** YOUR INSTRUCTIONS **
Reproduce the line containing "common name: warthog" in the listing below, then every later line up to the end, precisely as written.

★ ★ ★ ★ ★

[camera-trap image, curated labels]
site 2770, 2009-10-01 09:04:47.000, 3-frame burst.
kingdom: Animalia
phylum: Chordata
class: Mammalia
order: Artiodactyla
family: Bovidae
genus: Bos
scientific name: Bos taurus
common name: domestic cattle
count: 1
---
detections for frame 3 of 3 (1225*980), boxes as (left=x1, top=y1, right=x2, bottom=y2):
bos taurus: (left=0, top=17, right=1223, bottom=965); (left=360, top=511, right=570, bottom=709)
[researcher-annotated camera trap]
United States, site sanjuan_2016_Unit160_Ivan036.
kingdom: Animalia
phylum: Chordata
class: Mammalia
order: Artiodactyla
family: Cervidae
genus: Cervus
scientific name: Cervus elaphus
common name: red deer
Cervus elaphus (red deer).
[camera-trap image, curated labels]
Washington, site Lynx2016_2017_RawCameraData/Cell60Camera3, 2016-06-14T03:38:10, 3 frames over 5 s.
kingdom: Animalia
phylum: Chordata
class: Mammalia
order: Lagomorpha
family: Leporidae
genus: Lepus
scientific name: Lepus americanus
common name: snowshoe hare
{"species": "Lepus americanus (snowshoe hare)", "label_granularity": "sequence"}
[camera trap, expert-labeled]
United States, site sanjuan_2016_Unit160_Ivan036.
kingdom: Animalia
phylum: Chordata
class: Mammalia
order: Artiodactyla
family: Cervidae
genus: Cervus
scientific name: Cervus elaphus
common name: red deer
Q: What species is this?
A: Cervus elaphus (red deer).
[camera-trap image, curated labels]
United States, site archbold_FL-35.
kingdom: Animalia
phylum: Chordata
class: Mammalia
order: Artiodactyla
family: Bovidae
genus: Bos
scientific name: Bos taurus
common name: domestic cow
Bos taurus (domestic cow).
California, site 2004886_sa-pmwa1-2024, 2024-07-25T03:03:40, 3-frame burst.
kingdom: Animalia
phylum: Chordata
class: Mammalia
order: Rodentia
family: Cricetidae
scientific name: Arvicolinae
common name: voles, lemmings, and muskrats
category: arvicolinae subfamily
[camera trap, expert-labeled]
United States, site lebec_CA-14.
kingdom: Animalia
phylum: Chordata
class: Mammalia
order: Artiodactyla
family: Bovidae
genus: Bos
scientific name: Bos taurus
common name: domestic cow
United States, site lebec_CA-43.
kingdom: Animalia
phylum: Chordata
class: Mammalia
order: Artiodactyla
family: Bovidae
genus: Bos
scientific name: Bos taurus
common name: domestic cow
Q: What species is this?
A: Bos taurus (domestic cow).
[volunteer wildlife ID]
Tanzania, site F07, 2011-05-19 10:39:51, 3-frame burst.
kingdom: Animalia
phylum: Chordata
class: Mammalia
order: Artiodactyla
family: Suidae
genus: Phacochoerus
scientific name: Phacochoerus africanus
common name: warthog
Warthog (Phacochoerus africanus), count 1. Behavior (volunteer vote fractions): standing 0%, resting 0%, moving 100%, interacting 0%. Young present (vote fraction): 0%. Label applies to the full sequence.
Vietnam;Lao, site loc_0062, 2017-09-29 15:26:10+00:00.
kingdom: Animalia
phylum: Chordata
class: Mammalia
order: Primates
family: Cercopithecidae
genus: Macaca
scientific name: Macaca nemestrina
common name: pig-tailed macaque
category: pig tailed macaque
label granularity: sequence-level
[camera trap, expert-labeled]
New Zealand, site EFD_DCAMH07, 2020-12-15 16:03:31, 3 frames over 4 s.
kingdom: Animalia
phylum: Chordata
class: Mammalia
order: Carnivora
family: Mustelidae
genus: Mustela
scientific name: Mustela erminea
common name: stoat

★ ★ ★ ★ ★

** RESULT **
common name: warthog
Warthog (Phacochoerus africanus), count 1. Behavior (volunteer vote fractions): standing 0%, resting 0%, moving 100%, interacting 0%. Young present (vote fraction): 0%. Label applies to the full sequence.
Vietnam;Lao, site loc_0062, 2017-09-29 15:26:10+00:00.
kingdom: Animalia
phylum: Chordata
class: Mammalia
order: Primates
family: Cercopithecidae
genus: Macaca
scientific name: Macaca nemestrina
common name: pig-tailed macaque
category: pig tailed macaque
label granularity: sequence-level
[camera trap, expert-labeled]
New Zealand, site EFD_DCAMH07, 2020-12-15 16:03:31, 3 frames over 4 s.
kingdom: Animalia
phylum: Chordata
class: Mammalia
order: Carnivora
family: Mustelidae
genus: Mustela
scientific name: Mustela erminea
common name: stoat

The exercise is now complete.